Key viewing patterns show a median of 3.5 hours per week (about 30 minutes daily) spread across 7–8 short sessions. Consumption peaks between 8 pm and midnight, with additional spikes during commutes and work breaks classic “in-between moments” that the format fills perfectly. Around 57 per cent of viewing happens in ambient mode (while doing something else), and 90 per cent is solo, enabling more intimate, personal storytelling.
Romance, family drama and comedy lead genre preferences. Audiences show growing openness to AI-generated content, 47 per cent find it unique and creative, while only 6 per cent say they would avoid it entirely. Regional languages are surging after Hindi and English, Tamil, Telugu and Kannada dominate consumption.
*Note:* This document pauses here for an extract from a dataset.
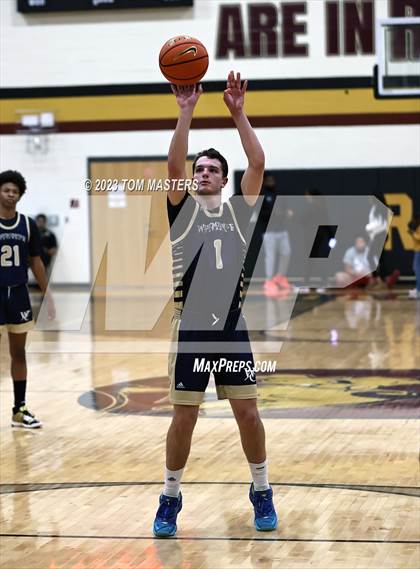 Thumbnail 3 in Victory Christian Center vs. Westminster Catawba Christian photogallery.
Meta, director, media & entertainment (India) Shweta Bajpai said, “Micro-drama isn’t a passing trend, it’s rewriting the rules of Indian entertainment. In under a year, an entirely new category of platforms has emerged, built audience habits from scratch, and created a business vertical that is scaling fast.”
Ormax Media founder-CEO Shailesh Kapoor added, “Micro-dramas are beginning to show the early signs of becoming a distinct content category in India’s digital entertainment landscape. When a format aligns closely with how audiences naturally engage with their devices, it has the potential to scale very quickly.”
The study proposes ecosystem-wide responsibility, universal signposting of commercial intent, shared accountability among advertisers, platforms, creators, schools and parents, built-in safeguards, and formal media literacy in schools.
In a feed that never sleeps and a day that never stops, micro-dramas have slipped into the cracks of every spare minute turning 30-second stories into the new national pastime, one vertical swipe at a time.